The prodigal returns soon at a screen near you
- Mike Dewey: Life Lines
- February 8, 2025
- 573
It’s been a year unlike any other, the return of the native son, the prodigal, the wanderer, the one who always meant to come home but never thought he would, and now that he has, God help him.
Christmas finally ended last weekend when I packed away the Lionel electric train set that had been set up around the tree’s base since early December, which was followed in short order by the systematic disassembly of the tree itself — first the shimmering tinsel, then the shiny ornaments, culminating in the removal of the thousand or so lights and, inevitably, the boughs and the spine and the stand of the artificial evergreen that has been in my wife’s family ever since the mid-’70s.
Every year she threatens to get a new one, and every year I defend its right to exist, presuming I’m still willing and able to make it festively presentable. It’s an ongoing tradition, much like Christmas itself, something important, vital even, that gives the end of the year meaning, clarity and eventually, closure.
When I reflect on where (and who) I was in late 2023 and all that’s transpired since then, the good and the weird, it seems like a dream.
Of course, that’s a simplistic and rather facile way to think about life when upheaval is the main course and confusion is the soup of the day, but it satisfies me. I used to keep a dream journal in the top drawer of the bedside table so that when I’d had a particularly vivid and potentially revelatory sleep intrusion, I could jot it down.
One thing I inherited from my father, aside from his height, weight and prematurely silver hair, is his handwriting, which can be most charitably described as polygraph erratic or chicken-scratch chic.

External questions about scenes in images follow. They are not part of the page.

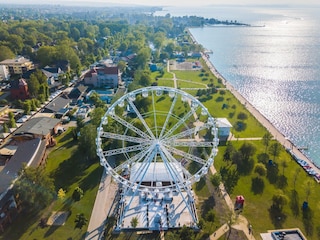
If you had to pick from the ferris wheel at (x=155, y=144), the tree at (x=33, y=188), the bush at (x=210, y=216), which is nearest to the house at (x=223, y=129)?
the ferris wheel at (x=155, y=144)

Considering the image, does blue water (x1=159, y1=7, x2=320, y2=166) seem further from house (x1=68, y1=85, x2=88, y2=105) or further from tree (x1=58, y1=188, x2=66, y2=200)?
house (x1=68, y1=85, x2=88, y2=105)

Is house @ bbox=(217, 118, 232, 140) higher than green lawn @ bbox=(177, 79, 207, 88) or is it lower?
higher

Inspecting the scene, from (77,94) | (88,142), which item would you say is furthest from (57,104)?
(88,142)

So upon waking and perusing my spontaneous, scrawled recollections, which I hoped would lead to great thoughts and insights, I was chastened to see illegible, unreadable nonsense.
One sure thing I can attest to, without fear of contradiction, is the fact that a lot of my restless REM sleep was spent in my hometown.
The school I attended, for example, was frequently the scene of my interior imaginings, some of them ridiculously specific and amazingly accurate. In one recurrent dream, I was back in the basement classroom where I spent my fifth, sixth and seventh grade years. The windows were at street level, which meant in order to open and close them, you needed a long pole with a hook on the end, a way to grab the latch 15 feet over your head. It took a practiced hand to avoid punching out the panes, but as with most problematic pursuits, repetition made for reliable muscle memory.
Sadly, that school is no longer in use, though it still stands, which can’t be said about the modest church that was the site of so many important events: Baptisms, weddings, funerals … it’s long gone.
Same with the junior high, razed and replaced by a grim, vacant lot.
Thankfully, my little town has, to my eyes anyway, largely abandoned its sad history of tearing down the old edifices for expediency’s sake and has, instead, begun restoring and repurposing them, and I, for one, stand and applaud my approval.
I had heard, through the Ohio-to-Carolina grapevine that I relied on for nearly 25 years, that the tide had turned and that progressive leadership had taken up the mantle of preserving the past while, at the same time, focusing on the future, not an easy balancing act.
Which brings us to the downtown theater.
The first movie I saw there was “A Hard Day’s Night.” It was a Saturday in fall 1964, and I remember, as if it were yesterday, kids standing and screaming as if the Beatles were actually there.
Flash forward to winter 2024, a mere 60 years later, and my expatriate wife and I, recently returned to the site of her first steady job, decided to revisit the scene of so many cinematic memories in a place where Batman and the Boy Wonder came to life, where Raquel Welch lit up the screen in “Fantastic Voyage,” the magical portal through which we became part of the winter landscape of “Dr. Zhivago” and the mountainous majesty of “The Sound of Music,” not to mention gritty realism of “Deliverance,” “Platoon” and “Reds” and, surely, the absolutely delightful “Mary Poppins.”
The film we chose for our valedictory was “A Complete Unknown,” which traces Bob Dylan’s metamorphosis from folk singer to rock star, a movie we never imagined would ever come to our little town, it being something just a bit out of the mainstream.
It wasn’t an easy outing. First, I thought we’d park behind the theater as I’d always done, only to find the hardware store had bought all the spots. After relocating near the broom shop, we tried to walk through the alley that had always been a shortcut, only to discover it had been walled off. Then there was the whole ordeal with buying tickets, which involved a touch screen, passwords, seat and row preferences, all this with seven other people inside.
Not that I’m complaining, though I was a bit confused when I trudged up the staircase to use the men’s room, only to find the whole second floor was unlighted including the restroom, which made me feel like an old blind man groping the walls for the urinal.
But at least the place is still vibrantly alive, with aromatic buttered popcorn waiting and movie titles displayed on the marquee, a welcome sign glowing on a winter’s night as Christmas fades away.
May the venerable building itself, reliably and reassuringly intact, remain, in the wise words of Bob Dylan himself, forever young.